Hitler era vegetariano, gostava de animais e, segundo consta, de uma boa piada. As pessoas que cometem crimes hediondos não são monstros, são humanos. Só os venceremos se percebermos que são humanos, mesmo que os seus atos lhes outorguem o crachá de monstros. Desumanizá-los é jogar o jogo deles.
OssO surge pouco antes de o EI fazer vários ataques. Foi uma antevisão?
Infelizmente não. Isto agora é cíclico.
Mas um ataque desta escala foi surpreendente.
Chocante, sim. Surpreendente não tanto. Tal como os atentados em escolas nos Estados Unidos. Ninguém quer que haja um próximo, mas… Este ano tem sido pródigo em horrores do EI, do Boko Haram. Os atentados na Tunísia, matando turistas e estrangulando a economia. E, na Palestina e em Israel, houve este ano um refinamento da crueldade, atingindo graus quase inauditos, mesmo para a religião. Os adoradores do ódio estão, este ano, avançados no campeonato.
Hoje escreveria o mesmo livro?
Hoje-hoje não. Amanhã talvez. Estamos em carne viva, uns mais que outros. Mas rir é preciso. Rir do que nos mete medo é necessário. Rir do que nos custa a compreender ainda mais necessário. Para ver se saímos deste poço da morte em que, qual baratas tontas, parecemos ter caído – e em risco de cair. Hoje mesmo cai-nos em cima (junto com o governo de esquerda) uma coisa gravíssima: um avião russo na Síria foi abatido pela Turquia. Ora a Turquia, mesmo com o senhor Erdogan, pertence à NATO. Quase parece encomendado, bolas.
OssO encerra a tetralogia sobre a crise iniciada em 2008 com O Destino Turístico. Está definitivamente encerrada?
As pragas do Egito duraram sete anos, quem parte um espelho tem sete anos de azar, quem faz um brinde sem olhar nos olhos tem sete anos sem sexo. Pensei: vou voltar a ter sexo, deixar de ter azar e vamos sair da crise. Mas a crise veio para ficar, é a cenoura que faz o burro andar. Por isso não prometo não voltar ao tema. Mas estou farto da crise, estou farto do medo, estou farto de Portugal ser destino turístico. Sinto-me como o Al Pacino no Padrinho: ‘Just when I thought I was out, they pulled me back in’. Foram quatro livros em que tentei dialogar com a crise: política, económica, de valores e agora o terrorismo.

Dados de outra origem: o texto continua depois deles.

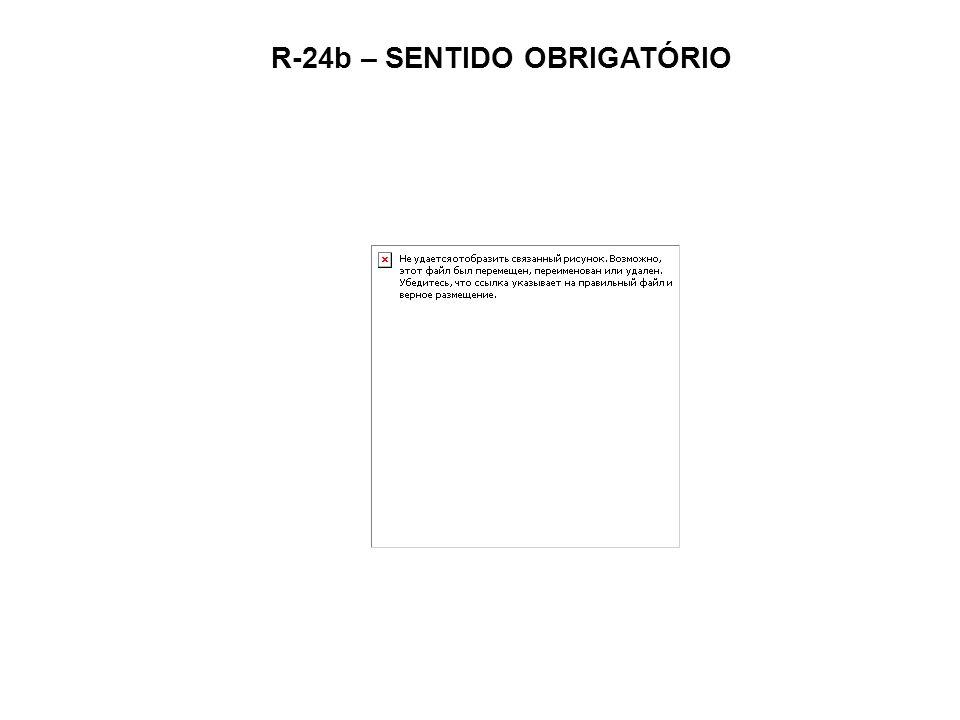 R-24b – SENTIDO OBRIGATÓRIO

É aqui que dá largas ao humor.
Na Instalação do Medo fiz a minha comédia negra. Aqui tento encontrar um tom cómico, quase circense, para uma realidade que não o é. É a realidade que mais nos assombra. O medo do terrorismo, a sensação de insegurança. A qualquer passo que dês há uma bomba que explode e podes tu ou os teus ir em pedaços. Depois, vem a necessidade de contra-atacar. Sabia-se que não foi o Iraque a derrubar as torres mas era preciso um alvo parado, é difícil acertar em terroristas, um país é mais fácil. Depois vem a velha dicotomia entre liberdade e segurança, e a segurança ganhou. O séc. XX teve a liberdade e a felicidade como aspirações, o séc. XXI começa com a liberdade e a felicidade a serem postas de lado pela segurança. Depois retiram os direitos sociais. A acusação de terrorismo começa a ser fácil. E estamos bem até que nos acontece a nós.
A crise une os livros, escritos em tons bem diferentes.
Tento sempre mudar a aproximação, não me repetir muito. N’O Destino Turístico metade do livro era um capítulo e o narrador não é de confiança. N’A Instalação do Medo o anti-herói do livro é a crise económica com a sua linguagem do horror. A Metametamorfose são vários contos, um deles uma versão da Metamorfose, do Kafka, à portuguesa: ele quer transformar-se em barata e não consegue. Nem consegue desumanizar-se. É uma das marcas do horror cómico que estamos a viver. Estamos a ficar desumanizados aos bocados. Há uma fotografia de uma criança morta e choramos mas depois dá o Benfica. Há a questão dos refugiados mas vem o drama do Mourinho. Nem nos desumanizamos à séria.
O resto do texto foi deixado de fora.